Mendoza, a large and famous region responsible for more than 70% of Argentina’s wine production, is further divided into several sub-regions, including Luján de Cuyo and the Uco Valley. Red wines dominate here, especially Malbec, the country’s star variety, while Chardonnay is the most successful white. The province of San Juan is best known for blends of Bonarda and Syrah. Torrontés is a specialty of the La Rioja and Salta regions, the latter of which is also responsible for excellent Malbecs grown at very high elevation.

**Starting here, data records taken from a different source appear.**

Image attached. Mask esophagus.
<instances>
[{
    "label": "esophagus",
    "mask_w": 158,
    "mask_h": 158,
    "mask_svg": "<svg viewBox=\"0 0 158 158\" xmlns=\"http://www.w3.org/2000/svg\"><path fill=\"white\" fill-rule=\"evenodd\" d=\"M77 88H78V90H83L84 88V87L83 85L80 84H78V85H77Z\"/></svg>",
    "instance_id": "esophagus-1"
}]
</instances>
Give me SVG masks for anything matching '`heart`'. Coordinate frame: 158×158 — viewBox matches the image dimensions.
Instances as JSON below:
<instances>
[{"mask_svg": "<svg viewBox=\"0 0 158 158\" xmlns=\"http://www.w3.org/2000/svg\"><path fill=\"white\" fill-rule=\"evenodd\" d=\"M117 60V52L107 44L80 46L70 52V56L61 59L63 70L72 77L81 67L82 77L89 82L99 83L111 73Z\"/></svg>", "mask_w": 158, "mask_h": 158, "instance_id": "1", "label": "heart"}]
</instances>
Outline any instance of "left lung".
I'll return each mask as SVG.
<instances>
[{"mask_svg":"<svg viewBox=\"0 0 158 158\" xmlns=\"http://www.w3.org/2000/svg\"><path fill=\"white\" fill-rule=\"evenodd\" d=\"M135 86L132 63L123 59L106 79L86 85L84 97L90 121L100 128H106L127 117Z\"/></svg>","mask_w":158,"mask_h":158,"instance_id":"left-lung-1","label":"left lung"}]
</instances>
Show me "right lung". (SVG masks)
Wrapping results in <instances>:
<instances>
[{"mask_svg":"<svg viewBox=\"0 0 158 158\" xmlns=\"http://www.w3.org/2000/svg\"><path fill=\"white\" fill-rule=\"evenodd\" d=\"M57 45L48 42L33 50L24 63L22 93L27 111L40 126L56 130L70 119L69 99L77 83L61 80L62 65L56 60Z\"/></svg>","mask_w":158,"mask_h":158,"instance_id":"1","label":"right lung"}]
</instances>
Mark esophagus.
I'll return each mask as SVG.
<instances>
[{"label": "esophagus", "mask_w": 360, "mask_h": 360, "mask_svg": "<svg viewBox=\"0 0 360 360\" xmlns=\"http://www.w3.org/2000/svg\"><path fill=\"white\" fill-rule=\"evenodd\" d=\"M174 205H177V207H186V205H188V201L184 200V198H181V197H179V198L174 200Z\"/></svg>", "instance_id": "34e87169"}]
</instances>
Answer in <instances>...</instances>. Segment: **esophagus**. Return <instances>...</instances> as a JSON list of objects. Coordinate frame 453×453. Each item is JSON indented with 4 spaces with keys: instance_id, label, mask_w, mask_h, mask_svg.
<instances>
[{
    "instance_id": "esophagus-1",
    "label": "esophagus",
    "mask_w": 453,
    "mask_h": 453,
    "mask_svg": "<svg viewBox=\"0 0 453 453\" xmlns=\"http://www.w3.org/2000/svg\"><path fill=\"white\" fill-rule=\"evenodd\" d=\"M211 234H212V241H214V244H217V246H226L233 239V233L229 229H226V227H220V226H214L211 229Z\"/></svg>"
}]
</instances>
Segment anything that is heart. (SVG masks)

Known for its big, bold flavors and supple texture, Malbec is most famous for its runaway success in Argentina. However, the variety actually originates in Bordeaux, where it historically contributed color and tannin to blends but was susceptible to viticultural problems. After being nearly wiped out by a devastating frost in 1956, it was never significantly replanted, although it did flourish under the name Côt in nearby Cahors. Malbec was brought to Argentina in 1868 by a French agronomist who saw great potential for the variety in Mendoza’s hot, high-altitude landscape, but did not gain its current reputation as the national grape of Argentina until a surge in popularity in the late 20th century thanks to its easy-going drinkability.

In the Glass

Malbec typically expresses deep flavors of freshly turned earth, black fruits from berries to plums, and licorice, appropriately backed by dense, chewy tannins. In warmer, New World regions, such as Mendoza, it can be quite intense and often needs time to mellow before becoming drinkable. In the Old World, its rusticity shines, with aged examples showing dusty notes of leather and tobacco. The best examples in all regions often possess a beguiling bouquet of violets.

Perfect Parings

Malbec’s rustic character begs for flavorful dishes, like spicy grilled sausages or the classic cassoulet of France’s Southwest. South American iterations are best enjoyed as they would be in Argentina: with a thick, juicy steak.

Sommelier Secret

If you’re trying to please a crowd, Malbec is generally a safe bet. With its combination of bold flavors and soft tannins, it will appeal to basically anyone who enjoys red wine. Malbec also wins bonus points for affordability, as even the most inexpensive examples are often quite good.